### Task directions
Can you carry on the passage about local and PNO coupled-cluster methods on a finite torus from after its last sentence?

### Source text
^^^^^^^^
On the H2/STO-3G two-cell control, no-truncation real-torus local MP2 equals the character-space result within (7\times10^{-18}) hartree per cell. On the LiH/STO-3G two-cell control, no-truncation local and canonical finite-torus DF-CCSD correlation energies differ by (6.9\times10^{-12}) hartree total; their nonzero triples corrections differ by (1.4\times10^{-12}) hartree. These are finite-Hamiltonian exact-limit tests, not external infinite-crystal CCSD(T) benchmarks.

For UCCSD, use spin orbitals and

[ |\Psi_{\mathrm{CCSD}}\rangle=e^{T_1+T_2}|\Phi_0\rangle, \qquad \langle\Phi_\mu|e^{-T}He^T|\Phi_0\rangle=0 ]

for every single and double excitation (\mu). The energy is

[ E_{\mathrm{CCSD}}=\langle\Phi_0|e^{-T}He^T|\Phi_0\rangle. ]

The unrestricted PNO pilot expands each pair amplitude into the full finite-torus spin-orbital virtual space, evaluates the complete projected residual, and projects back. With zero PNO threshold this projection is a unitary coordinate change and recovers full-domain UCCSD. Perturbative triples are evaluated from the converged amplitudes. This establishes the equations and exact PNO limit, but the current implementation remains an explicitly cost-capped O(N^6) oracle: it does not yet skip translation-equivalent pairs or triples and therefore does not yet establish reduced scaling.
^^^^^^^^
### Extracted material

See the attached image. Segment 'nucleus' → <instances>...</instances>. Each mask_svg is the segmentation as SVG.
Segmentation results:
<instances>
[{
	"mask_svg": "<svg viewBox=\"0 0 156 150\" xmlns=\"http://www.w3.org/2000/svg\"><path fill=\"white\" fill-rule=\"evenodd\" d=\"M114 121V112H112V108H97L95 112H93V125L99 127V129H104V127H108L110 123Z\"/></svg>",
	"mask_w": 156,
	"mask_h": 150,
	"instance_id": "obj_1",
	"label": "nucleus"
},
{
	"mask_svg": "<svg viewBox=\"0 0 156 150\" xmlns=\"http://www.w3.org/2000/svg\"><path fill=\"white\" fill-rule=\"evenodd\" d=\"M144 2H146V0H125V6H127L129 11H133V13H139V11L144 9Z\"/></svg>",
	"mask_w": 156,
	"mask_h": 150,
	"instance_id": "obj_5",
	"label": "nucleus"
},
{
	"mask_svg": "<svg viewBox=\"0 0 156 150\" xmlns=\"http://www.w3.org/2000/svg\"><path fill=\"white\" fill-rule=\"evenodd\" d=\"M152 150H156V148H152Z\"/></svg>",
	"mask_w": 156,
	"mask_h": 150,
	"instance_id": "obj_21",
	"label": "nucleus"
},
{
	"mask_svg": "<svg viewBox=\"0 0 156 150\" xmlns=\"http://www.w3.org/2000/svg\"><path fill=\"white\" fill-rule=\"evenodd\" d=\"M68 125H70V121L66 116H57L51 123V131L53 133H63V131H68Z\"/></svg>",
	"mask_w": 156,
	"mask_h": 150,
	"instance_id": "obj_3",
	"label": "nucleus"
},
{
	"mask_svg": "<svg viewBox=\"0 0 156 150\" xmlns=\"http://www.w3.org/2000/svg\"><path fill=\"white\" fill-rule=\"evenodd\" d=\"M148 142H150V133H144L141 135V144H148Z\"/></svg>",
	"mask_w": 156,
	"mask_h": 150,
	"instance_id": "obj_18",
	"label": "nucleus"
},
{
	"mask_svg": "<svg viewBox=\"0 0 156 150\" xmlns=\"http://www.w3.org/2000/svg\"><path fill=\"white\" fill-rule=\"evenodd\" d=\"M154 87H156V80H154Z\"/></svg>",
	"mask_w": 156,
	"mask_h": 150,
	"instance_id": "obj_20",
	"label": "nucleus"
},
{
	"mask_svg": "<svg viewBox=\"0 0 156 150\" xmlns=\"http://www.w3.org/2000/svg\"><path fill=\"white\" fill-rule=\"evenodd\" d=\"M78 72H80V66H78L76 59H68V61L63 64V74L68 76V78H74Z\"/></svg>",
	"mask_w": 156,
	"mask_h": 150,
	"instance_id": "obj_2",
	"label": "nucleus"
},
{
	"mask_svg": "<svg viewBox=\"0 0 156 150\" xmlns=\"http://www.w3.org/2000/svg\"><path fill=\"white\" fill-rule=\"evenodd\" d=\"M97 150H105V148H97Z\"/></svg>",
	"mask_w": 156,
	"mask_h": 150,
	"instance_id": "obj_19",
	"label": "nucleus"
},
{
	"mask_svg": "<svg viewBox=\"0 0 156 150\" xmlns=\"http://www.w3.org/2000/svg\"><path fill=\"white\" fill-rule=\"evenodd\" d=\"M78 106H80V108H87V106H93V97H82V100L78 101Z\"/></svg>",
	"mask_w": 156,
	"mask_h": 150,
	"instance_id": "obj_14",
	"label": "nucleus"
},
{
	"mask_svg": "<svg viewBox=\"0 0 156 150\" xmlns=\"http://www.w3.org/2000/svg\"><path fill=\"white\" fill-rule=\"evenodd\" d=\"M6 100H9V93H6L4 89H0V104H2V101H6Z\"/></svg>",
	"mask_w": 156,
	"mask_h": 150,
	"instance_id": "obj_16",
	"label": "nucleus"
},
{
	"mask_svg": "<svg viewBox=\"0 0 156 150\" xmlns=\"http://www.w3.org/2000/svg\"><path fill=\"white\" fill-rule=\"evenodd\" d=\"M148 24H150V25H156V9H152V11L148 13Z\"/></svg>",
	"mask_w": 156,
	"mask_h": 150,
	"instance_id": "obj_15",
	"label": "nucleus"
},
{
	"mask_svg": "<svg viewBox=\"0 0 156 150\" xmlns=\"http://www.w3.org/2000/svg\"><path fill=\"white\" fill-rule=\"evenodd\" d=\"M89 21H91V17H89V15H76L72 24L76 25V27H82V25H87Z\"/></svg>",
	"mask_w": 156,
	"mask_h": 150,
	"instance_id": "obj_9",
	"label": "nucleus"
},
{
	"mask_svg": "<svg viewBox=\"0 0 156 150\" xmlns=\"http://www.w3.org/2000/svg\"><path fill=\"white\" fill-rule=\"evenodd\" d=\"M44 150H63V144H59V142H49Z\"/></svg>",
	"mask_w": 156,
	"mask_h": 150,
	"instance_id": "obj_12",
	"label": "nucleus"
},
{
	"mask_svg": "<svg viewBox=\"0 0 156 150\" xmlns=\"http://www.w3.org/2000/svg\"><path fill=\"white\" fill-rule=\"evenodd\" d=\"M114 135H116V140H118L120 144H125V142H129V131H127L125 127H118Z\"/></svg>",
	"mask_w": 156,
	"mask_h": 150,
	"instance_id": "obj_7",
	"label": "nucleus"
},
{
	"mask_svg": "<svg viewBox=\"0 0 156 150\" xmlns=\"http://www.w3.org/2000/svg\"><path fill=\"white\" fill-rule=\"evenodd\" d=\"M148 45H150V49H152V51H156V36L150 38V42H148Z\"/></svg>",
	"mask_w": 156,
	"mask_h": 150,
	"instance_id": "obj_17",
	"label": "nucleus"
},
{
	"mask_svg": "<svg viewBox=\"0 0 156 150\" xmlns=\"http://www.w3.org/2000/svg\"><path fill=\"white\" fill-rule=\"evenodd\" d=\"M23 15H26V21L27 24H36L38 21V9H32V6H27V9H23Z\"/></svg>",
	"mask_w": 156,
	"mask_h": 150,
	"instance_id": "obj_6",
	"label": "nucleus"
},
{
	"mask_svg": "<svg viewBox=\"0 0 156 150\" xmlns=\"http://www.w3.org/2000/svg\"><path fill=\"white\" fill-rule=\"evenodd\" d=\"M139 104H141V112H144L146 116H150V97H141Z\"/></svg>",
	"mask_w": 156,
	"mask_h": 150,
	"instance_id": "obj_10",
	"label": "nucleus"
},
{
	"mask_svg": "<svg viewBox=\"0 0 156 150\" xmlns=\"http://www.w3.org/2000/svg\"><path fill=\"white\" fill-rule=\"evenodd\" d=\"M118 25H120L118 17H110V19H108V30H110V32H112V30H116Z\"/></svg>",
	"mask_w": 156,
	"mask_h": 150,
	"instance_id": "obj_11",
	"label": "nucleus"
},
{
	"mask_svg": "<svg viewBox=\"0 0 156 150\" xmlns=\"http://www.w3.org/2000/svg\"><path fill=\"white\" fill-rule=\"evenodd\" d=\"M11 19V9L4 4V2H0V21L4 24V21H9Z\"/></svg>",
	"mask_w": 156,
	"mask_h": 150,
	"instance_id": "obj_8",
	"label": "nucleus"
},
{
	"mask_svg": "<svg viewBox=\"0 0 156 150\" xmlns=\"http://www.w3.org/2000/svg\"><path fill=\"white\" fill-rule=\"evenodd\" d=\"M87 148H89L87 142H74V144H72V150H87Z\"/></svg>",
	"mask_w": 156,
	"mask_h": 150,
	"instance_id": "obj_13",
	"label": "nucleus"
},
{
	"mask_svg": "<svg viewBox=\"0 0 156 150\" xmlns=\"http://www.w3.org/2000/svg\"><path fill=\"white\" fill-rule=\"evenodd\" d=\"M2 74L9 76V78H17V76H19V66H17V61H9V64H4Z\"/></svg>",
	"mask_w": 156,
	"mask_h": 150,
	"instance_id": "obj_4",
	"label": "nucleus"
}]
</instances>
^^^^^^^^
### Answer to this problem
Post-SCF occupied localization

Let the complete finite character group contain (N_c) points. For each isolated occupied band, the canonical back transform is

[ |w_{n\mathbf R}^{0}\rangle =\frac{1}{\sqrt{N_c}}\sum_{\mathbf k} e^{-i\mathbf k\cdot\mathbf R}|\psi_{n\mathbf k}\rangle . ]

All (N_c n_{\mathrm{occ}}) functions are rotated together, (C^{\mathrm{loc}}=C^{0}U), with (U^\dagger U=I). Consequently

[ C^{\mathrm{loc}}C^{\mathrm{loc}\dagger} =C^0UU^\dagger C^{0\dagger}=C^0C^{0\dagger}. ]

This proves invariance of the finite-torus density and every RHF or RKS energy term. Localizing independent k blocks would not produce the required real-space family.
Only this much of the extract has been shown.